From the listing below, pull out the lines from the one containing "What is the" through the end of the listing, both ends included, and copy them word for word.

[Stored data entries]
....................

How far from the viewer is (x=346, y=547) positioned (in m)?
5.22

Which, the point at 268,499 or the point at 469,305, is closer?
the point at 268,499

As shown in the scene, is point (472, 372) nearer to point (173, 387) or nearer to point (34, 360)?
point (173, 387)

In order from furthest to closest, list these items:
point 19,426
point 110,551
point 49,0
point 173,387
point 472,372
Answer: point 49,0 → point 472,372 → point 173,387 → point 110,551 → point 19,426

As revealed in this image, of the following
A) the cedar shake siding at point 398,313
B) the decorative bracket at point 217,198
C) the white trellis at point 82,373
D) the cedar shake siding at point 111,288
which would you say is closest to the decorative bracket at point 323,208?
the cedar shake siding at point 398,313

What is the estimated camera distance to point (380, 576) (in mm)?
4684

....................

*TASK ANSWER*:
What is the estimated camera distance to point (380, 576) (in mm)?
4684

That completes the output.